• _WORK INSTRUCTION_:
Continue the passage on pink ribbon cause-related marketing, picking up right after its last sentence.

• _EXTRACTED TEXT_:
--- START ---

But that is not why I bought the coffee cup. I simply needed a coffee mug and this one advertised that it is leak-free (which is important to a self-admitted klutz who has spilled coffee numerous times on the way to work).
Hundreds of companies ramp up their pink ribbon products such as pink coffee cups during National Breast Cancer Awareness Month encouraging their customers to shop for the cause. Each advertised that a portion of my purchase will be donated to breast cancer research. This is commonly known as “cause-related marketing."
Common cause-related marketing activities include agreements by the company to donate a percentage of the purchase price for a product to charity, advertising and promotion of a common message, product licensing, endorsement, and product certification by a charity.
There is no question that these marketing campaigns have helped increased public awareness and raise millions of dollars. It has also provided nonprofits, corporations, consumers and employees with a sense of purpose that their decisions can make a difference.

--- END ---

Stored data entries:
--- START ---

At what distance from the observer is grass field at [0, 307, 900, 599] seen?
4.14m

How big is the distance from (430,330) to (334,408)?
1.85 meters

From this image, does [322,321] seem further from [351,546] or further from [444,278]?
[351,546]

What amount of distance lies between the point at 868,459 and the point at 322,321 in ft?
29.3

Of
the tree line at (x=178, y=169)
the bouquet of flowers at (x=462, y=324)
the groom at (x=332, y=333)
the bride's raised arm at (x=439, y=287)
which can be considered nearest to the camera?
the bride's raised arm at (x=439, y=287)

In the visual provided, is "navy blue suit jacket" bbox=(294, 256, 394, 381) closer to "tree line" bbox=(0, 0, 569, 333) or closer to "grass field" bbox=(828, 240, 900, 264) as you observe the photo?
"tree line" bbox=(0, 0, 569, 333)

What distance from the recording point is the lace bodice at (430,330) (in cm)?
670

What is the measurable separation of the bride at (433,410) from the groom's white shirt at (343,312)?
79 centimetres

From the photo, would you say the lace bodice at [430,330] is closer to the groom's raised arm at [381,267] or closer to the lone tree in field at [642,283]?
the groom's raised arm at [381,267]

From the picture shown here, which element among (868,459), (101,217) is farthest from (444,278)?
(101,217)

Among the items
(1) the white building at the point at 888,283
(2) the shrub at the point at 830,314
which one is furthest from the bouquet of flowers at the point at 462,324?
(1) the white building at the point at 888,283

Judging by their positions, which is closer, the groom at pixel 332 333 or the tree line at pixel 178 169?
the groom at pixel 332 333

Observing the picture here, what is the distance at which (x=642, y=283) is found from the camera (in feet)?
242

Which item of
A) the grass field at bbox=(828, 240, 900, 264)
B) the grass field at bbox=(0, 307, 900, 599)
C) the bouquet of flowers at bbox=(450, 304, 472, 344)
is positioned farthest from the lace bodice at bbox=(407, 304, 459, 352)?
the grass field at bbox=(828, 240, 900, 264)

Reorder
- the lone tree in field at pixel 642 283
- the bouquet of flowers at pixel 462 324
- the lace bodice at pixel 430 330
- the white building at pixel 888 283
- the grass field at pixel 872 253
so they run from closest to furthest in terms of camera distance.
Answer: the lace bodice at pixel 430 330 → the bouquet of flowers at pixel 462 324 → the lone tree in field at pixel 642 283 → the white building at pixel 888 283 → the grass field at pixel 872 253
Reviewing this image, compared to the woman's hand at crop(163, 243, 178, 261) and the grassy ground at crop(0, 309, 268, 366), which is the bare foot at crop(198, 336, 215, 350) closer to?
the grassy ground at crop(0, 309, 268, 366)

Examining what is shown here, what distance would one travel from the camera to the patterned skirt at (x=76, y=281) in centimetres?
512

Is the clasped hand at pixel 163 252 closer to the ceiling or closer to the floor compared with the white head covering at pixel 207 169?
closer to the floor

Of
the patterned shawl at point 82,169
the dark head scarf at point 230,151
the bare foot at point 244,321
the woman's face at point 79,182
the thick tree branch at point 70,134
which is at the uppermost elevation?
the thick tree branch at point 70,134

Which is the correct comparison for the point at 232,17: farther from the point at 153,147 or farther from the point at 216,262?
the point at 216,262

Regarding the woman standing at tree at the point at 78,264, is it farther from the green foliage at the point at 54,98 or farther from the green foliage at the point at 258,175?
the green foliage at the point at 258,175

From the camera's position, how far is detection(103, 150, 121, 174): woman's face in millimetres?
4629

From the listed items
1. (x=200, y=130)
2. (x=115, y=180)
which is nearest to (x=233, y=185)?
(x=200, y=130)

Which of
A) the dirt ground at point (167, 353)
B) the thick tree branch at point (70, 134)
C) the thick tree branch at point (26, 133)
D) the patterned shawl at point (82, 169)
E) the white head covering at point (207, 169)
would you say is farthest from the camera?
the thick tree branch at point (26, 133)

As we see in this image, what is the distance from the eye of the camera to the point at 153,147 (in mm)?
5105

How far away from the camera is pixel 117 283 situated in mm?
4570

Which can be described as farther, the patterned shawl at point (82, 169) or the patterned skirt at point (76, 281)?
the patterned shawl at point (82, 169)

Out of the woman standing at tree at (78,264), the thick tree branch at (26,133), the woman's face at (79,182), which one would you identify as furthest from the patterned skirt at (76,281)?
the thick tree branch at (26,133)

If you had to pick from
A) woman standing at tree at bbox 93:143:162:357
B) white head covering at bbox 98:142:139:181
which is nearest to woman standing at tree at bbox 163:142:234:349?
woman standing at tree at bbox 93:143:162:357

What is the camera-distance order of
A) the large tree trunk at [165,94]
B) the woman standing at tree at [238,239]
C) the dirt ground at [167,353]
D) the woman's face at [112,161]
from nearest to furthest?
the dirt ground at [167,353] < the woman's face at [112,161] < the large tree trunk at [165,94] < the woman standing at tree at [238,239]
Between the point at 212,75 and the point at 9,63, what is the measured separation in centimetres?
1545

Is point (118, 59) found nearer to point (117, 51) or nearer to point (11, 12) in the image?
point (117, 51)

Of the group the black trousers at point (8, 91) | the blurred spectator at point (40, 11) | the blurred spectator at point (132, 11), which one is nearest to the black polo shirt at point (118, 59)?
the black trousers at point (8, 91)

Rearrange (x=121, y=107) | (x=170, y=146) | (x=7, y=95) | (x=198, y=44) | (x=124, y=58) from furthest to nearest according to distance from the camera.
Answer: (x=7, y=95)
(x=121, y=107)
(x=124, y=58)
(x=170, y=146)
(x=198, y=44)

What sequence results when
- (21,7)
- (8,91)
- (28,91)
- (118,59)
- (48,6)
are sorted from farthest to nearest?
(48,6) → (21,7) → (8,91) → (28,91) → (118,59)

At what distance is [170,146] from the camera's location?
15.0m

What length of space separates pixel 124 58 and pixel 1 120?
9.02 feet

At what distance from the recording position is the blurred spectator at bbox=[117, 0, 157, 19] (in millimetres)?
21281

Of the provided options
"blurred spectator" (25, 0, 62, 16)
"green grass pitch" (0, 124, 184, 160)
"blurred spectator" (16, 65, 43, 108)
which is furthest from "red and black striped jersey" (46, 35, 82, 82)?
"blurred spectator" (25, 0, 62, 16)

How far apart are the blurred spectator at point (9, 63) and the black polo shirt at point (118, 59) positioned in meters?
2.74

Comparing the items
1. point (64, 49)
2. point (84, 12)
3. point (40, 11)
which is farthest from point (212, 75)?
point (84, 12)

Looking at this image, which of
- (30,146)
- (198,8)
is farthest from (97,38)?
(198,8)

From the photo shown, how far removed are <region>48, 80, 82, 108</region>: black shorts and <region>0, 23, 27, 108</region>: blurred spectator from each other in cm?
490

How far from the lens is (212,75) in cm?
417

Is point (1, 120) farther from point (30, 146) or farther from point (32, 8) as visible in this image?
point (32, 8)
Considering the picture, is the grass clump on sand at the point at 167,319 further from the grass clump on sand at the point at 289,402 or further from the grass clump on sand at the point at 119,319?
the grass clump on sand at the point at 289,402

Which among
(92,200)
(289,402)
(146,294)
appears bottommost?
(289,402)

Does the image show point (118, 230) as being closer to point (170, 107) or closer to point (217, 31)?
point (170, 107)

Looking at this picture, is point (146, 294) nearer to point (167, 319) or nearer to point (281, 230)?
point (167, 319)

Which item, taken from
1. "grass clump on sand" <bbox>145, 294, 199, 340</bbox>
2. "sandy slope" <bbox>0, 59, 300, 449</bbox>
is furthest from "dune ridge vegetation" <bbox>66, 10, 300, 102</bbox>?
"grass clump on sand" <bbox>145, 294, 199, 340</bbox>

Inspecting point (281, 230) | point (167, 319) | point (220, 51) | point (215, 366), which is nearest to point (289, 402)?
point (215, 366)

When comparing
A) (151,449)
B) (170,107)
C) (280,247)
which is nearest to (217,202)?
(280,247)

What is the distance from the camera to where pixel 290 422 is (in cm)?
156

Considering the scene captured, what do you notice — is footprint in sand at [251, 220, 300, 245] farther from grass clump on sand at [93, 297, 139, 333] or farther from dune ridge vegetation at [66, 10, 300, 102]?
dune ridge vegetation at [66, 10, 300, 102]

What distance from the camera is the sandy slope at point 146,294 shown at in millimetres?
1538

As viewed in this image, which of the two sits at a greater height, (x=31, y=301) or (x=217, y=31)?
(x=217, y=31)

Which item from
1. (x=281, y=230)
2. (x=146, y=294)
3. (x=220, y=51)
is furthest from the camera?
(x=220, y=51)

--- END ---
--- START ---

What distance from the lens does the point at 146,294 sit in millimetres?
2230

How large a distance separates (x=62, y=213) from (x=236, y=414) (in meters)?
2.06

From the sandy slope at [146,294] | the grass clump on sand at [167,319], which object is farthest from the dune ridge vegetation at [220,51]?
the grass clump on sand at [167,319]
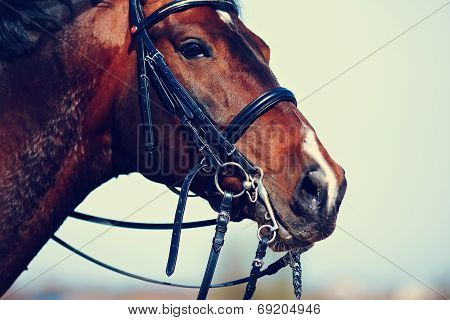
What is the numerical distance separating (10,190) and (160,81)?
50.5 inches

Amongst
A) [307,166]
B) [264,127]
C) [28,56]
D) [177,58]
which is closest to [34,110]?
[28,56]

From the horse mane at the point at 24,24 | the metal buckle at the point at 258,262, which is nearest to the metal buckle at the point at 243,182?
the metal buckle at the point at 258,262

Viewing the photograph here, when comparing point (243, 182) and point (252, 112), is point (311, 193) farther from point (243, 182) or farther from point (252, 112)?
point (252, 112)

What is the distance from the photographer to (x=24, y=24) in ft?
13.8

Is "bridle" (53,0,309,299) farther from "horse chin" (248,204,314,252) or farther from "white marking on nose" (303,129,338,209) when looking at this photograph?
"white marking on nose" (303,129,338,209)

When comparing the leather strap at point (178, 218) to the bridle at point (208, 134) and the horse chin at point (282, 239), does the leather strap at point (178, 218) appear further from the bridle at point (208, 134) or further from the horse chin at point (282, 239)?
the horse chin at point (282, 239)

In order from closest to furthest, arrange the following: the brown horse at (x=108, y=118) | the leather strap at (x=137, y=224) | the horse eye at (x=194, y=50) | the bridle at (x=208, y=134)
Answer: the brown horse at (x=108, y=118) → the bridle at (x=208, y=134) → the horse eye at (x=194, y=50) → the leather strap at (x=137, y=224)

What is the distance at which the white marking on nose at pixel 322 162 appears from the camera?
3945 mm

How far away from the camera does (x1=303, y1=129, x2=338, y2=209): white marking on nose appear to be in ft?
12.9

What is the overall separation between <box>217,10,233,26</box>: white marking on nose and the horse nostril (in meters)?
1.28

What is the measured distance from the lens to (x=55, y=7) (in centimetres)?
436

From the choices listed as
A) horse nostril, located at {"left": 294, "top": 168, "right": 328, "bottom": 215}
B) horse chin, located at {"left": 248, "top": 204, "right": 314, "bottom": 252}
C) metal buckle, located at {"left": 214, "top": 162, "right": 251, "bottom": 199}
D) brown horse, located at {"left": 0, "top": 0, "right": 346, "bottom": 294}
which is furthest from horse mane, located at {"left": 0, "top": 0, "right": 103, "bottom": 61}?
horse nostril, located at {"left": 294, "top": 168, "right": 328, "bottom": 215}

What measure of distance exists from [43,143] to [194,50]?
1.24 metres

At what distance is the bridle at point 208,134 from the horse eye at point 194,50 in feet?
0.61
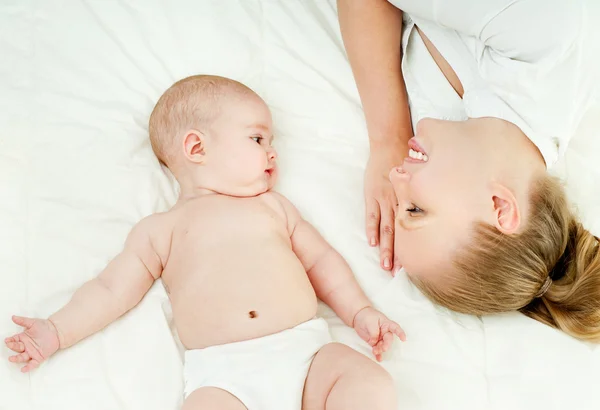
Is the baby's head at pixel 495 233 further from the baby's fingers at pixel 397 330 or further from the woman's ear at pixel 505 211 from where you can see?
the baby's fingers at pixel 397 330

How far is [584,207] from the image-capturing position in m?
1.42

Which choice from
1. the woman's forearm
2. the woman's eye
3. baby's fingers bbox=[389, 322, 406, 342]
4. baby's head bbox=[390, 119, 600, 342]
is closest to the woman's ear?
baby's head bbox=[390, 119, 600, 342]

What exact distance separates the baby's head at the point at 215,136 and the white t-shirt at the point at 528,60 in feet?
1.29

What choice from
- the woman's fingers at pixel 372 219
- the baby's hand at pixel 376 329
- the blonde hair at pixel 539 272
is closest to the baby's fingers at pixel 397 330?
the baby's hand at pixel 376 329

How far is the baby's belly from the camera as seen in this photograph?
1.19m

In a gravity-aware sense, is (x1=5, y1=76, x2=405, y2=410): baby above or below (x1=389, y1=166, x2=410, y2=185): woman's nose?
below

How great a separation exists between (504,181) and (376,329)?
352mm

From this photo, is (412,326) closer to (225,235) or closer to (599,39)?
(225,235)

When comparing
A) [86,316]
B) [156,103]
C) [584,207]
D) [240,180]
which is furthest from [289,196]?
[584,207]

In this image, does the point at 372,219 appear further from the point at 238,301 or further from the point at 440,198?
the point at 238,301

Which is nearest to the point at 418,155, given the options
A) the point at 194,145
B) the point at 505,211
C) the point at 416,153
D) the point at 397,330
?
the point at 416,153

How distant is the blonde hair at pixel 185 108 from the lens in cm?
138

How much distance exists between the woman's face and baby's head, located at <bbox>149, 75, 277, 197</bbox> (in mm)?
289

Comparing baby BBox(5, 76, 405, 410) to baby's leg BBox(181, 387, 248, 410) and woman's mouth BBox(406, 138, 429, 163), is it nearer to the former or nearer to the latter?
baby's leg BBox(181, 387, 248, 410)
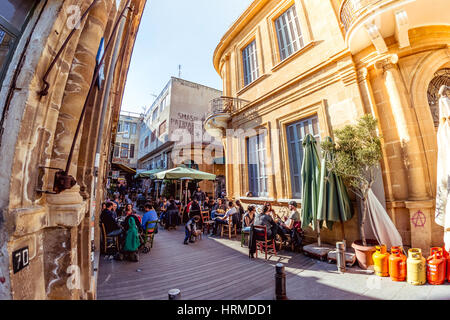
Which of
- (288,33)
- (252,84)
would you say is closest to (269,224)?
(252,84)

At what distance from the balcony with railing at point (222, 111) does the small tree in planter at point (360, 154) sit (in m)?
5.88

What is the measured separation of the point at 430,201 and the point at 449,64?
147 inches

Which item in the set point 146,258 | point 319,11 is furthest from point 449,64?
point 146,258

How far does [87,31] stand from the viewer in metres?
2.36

--- END ---

• _TASK ANSWER_:
I bought my coffee mug because of its leak-proof functionality. The fact that portion of my purchase will support breast cancer research was a nice bonus. Since it clearly disclosed how my purchase will support an organization I am familiar with and trust, I plunked down my cash and bought the coffee mug.
I saw a similar coffee mug at my favorite coffee shop this morning. But, I don’t need another coffee mug. Instead of buying another mug which I don’t need to support the cause, I am going to give to the charity directly instead.
How do you shop to support a cause? Do you support causes by buying products that support a cause or do you buy the product only if you need the item?